Multi-class inference with DetectNet in Driveworks shows only detections for class0

Hello all,

I have successfully trained DetectNet with 3 classes in DIGITS with nvcaffe-0.15. I use a picture size of 1440x912 and a stride of 16, therfore my grid is of size 90x57. When I perform inference in DIGITS with my own data (png files extracted with ffmpeg from an .h264 file), I get detections for all three classes. Therefore I think the DetectNet prototxt file was modified in the right way and also the training seems to have worked out.

Then, I use the tensorRT_optimization tool to create a TensorRT optimized .bin file. Everthing seems to work fine up to here.
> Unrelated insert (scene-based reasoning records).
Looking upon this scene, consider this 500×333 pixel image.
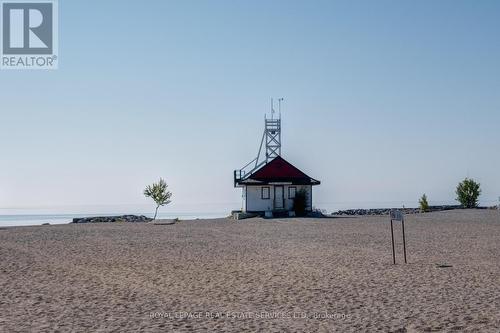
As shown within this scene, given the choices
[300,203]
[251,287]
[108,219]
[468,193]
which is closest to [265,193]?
[300,203]

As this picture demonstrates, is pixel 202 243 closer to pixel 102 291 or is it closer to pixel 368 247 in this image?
pixel 368 247

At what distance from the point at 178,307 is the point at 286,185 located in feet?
115

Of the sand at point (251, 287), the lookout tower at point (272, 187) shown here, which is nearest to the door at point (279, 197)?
the lookout tower at point (272, 187)

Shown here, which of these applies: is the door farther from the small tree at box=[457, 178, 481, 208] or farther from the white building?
the small tree at box=[457, 178, 481, 208]

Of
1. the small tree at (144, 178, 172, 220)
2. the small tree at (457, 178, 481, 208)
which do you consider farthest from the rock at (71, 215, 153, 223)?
the small tree at (457, 178, 481, 208)

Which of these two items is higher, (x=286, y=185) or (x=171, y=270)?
(x=286, y=185)

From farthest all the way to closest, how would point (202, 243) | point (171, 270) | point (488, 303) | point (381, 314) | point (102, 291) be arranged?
point (202, 243) < point (171, 270) < point (102, 291) < point (488, 303) < point (381, 314)

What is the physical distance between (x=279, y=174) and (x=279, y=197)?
76.4 inches

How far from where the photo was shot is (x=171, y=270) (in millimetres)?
15414

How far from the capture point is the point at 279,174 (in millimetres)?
46062

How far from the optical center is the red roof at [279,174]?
45000 mm

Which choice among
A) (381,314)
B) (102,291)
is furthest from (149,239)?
(381,314)

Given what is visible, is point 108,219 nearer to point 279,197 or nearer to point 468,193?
point 279,197

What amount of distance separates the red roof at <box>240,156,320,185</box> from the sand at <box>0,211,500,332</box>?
2248cm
Now, I am trying to modify sample_object_dwdetector to be able to detect multiple classes. I used the DriveNet sample as an example and am at the point where I would think it should work.

Unfortunately, I only get detections for class0 (the first class). When I used dwDNN_getOutputSize to check whether the output blobs of my .bin file have the right shape, I noticed that the blobSize of the “bboxes” blob in Driveworks is 1x90x57x4 [batch_size x grid_sz_x x grid_sz_y x 4 (xl, yt, xr, yb)]. This is just as it is written in the DetectNet prototxt file and just how the clustering layer ( in nvcaffe (used by DIGITS for clustering) expects it.

However, the Driveworks documentation for dwObjectDetector_initialize() states that “The number of channels in the bounding box blob is equal to 4 times number of classes that the network detects.” So as I understand it, dwObjectDetector_initialize() expects 1x90x57x4x3 as the blobSize for my network.

How do I make this fit together? Why does Driveworks expect 1x90x57x4x3 for the “bboxes” blobSize while DIGITS only gives 1x90x57x4. Why does dwObjectDetector_initialize() in Driveworks want a different number of channels for the “bboxes” blob than DIGITS provides? Is this the reason why I only get detections for class0?

Could somebody from the Nvidia team help?

Best regards,